**Task requirements**
Pull out of the data below the stretch of lines bounded by the one containing "order: Rodentia" and the one containing "common name: eastern gray squirrel", both bounds included, unchanged.

**Record extracts**
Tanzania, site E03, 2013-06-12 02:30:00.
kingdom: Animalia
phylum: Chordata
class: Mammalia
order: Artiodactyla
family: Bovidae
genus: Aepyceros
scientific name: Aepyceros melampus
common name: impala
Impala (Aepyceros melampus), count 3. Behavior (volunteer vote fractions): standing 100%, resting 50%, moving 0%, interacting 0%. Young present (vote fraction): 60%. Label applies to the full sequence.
...
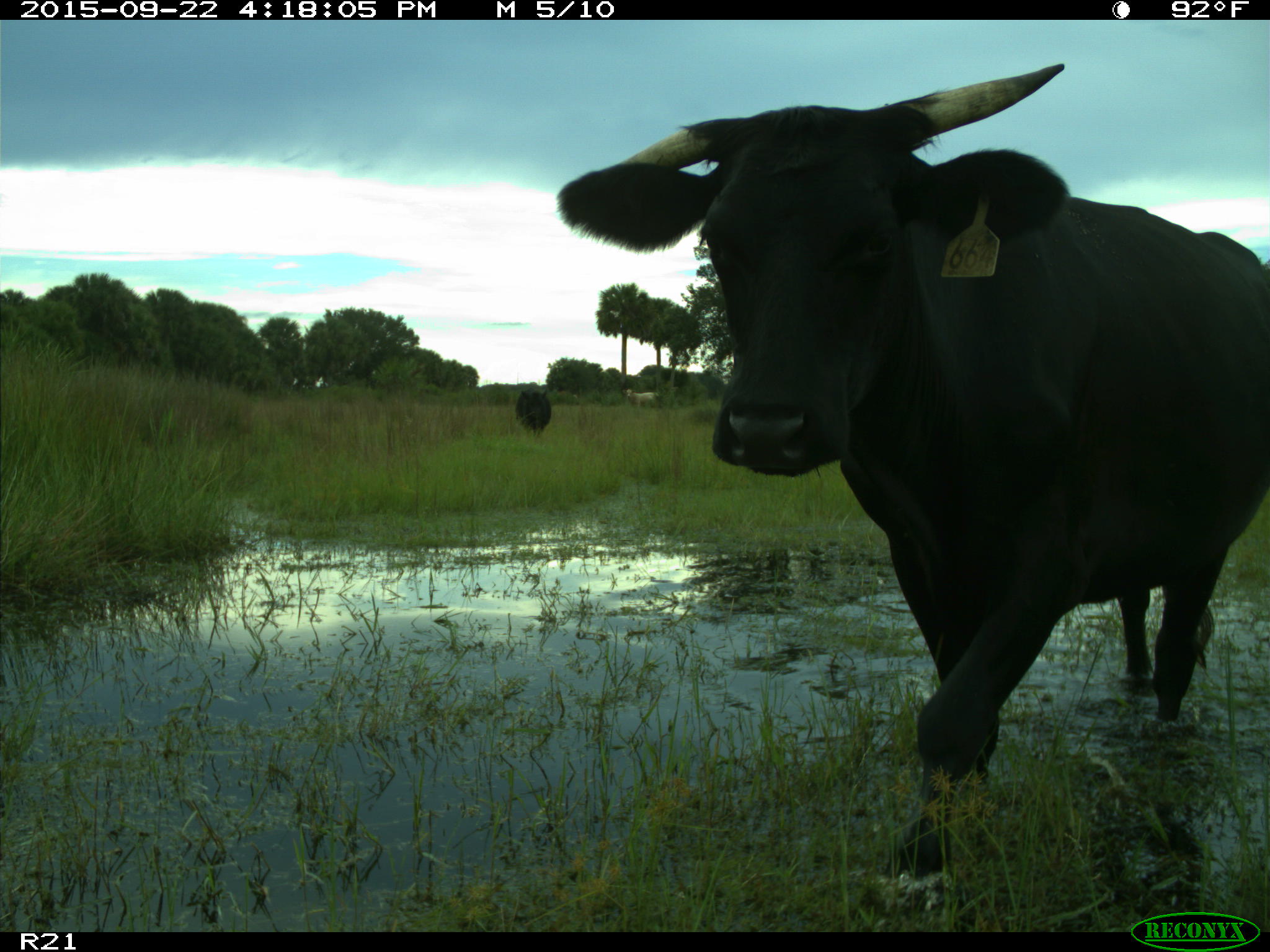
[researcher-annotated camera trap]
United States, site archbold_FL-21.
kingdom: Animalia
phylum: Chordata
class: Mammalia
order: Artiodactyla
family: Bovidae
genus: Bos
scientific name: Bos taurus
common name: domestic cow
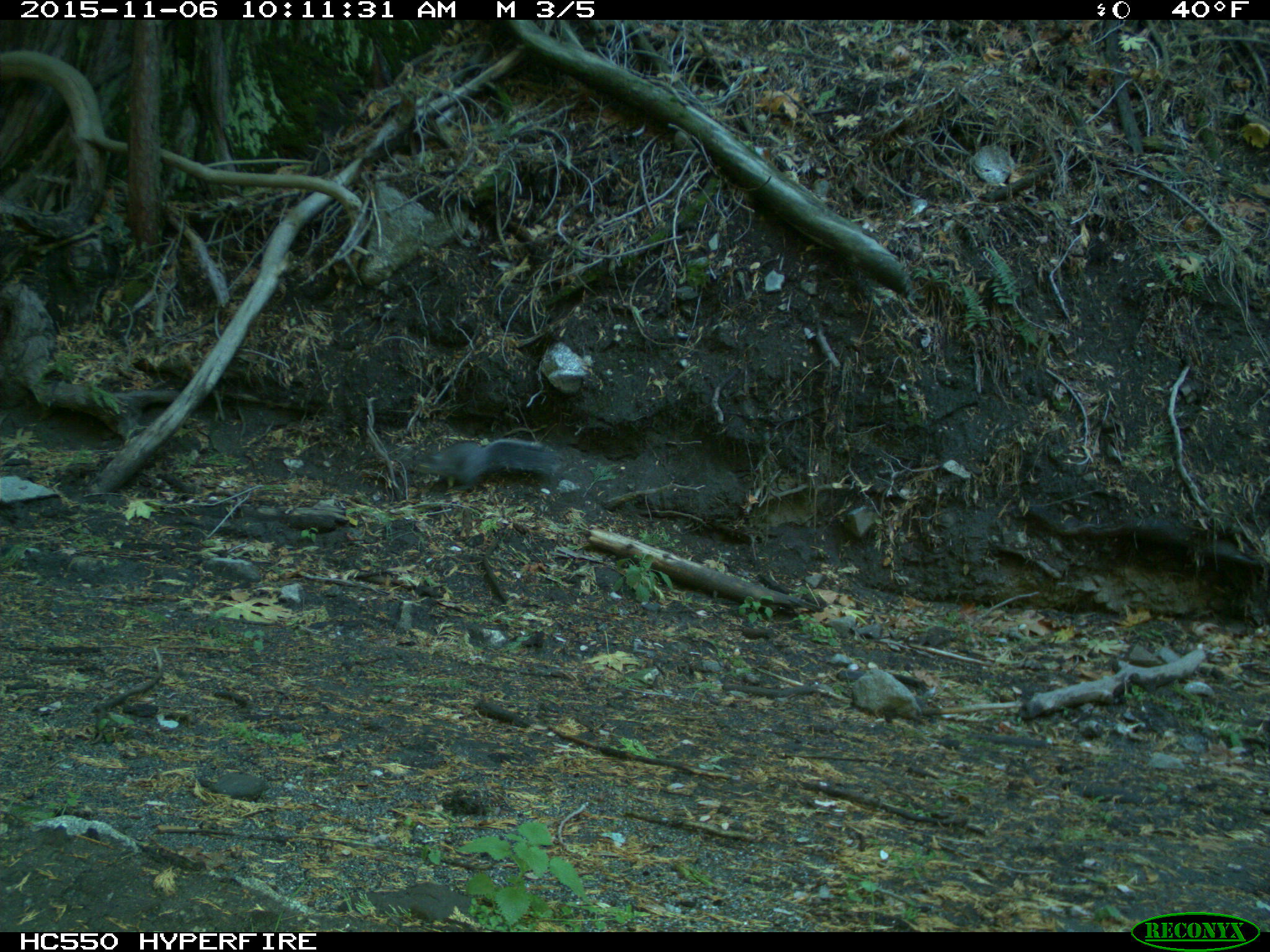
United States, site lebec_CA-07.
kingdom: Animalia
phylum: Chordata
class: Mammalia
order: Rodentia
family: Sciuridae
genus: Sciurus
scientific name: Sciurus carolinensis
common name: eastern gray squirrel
* * *
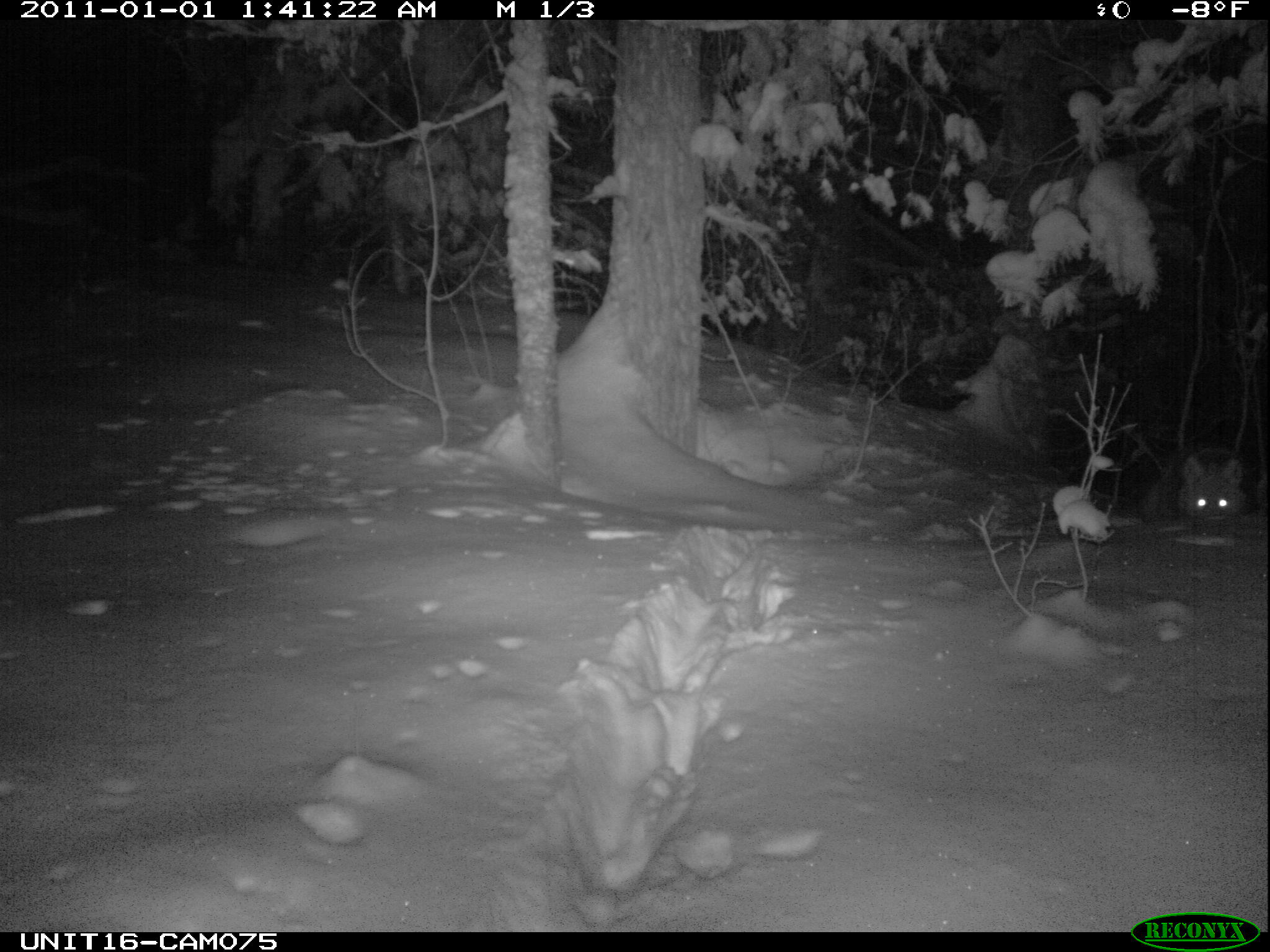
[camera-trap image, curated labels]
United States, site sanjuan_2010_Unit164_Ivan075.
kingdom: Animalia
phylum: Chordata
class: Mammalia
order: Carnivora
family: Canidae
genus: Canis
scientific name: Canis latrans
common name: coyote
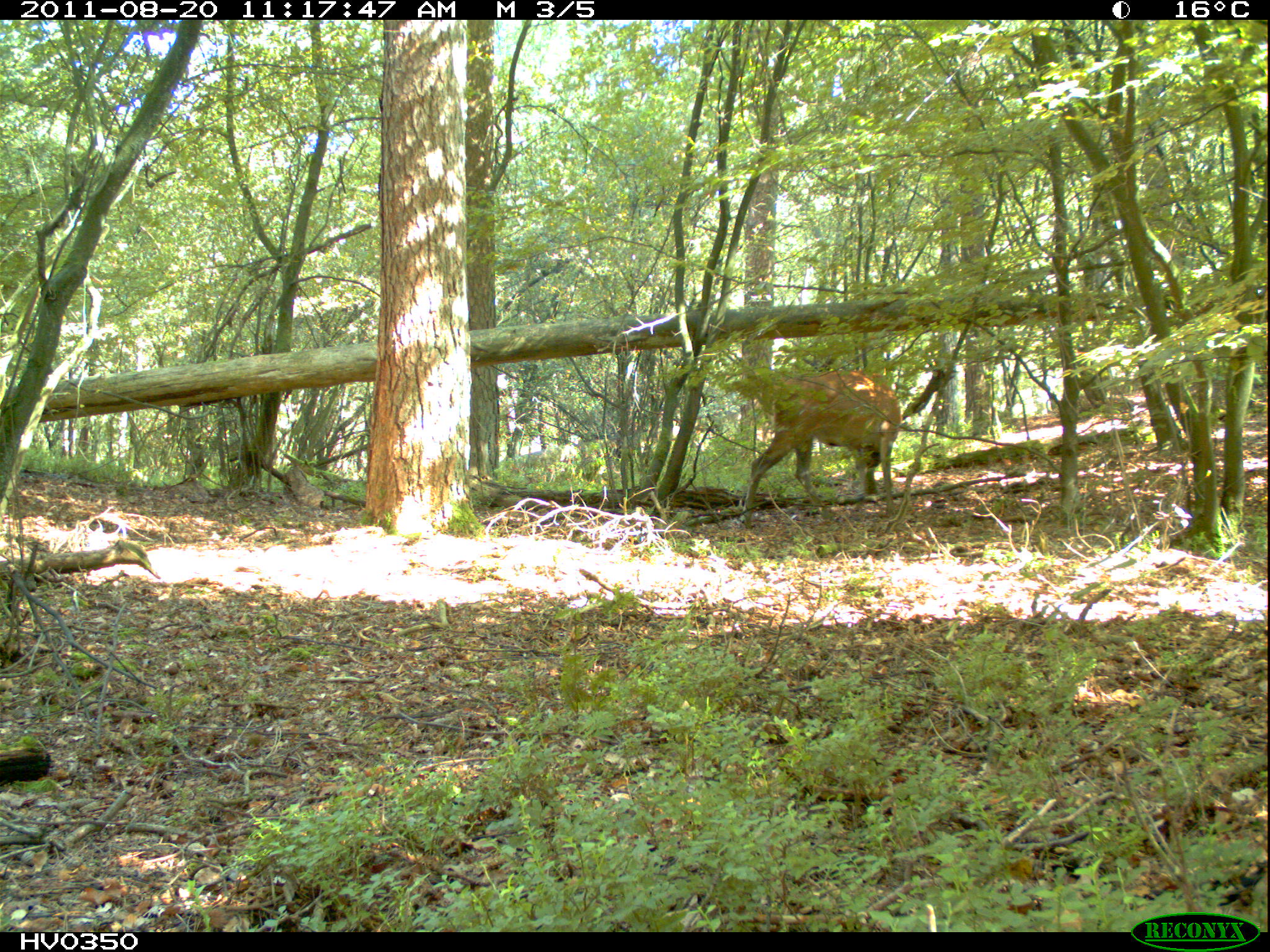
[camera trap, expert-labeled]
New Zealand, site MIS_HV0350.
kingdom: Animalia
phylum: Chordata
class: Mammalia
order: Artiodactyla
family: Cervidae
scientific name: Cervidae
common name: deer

**Response**
order: Rodentia
family: Sciuridae
genus: Sciurus
scientific name: Sciurus carolinensis
common name: eastern gray squirrel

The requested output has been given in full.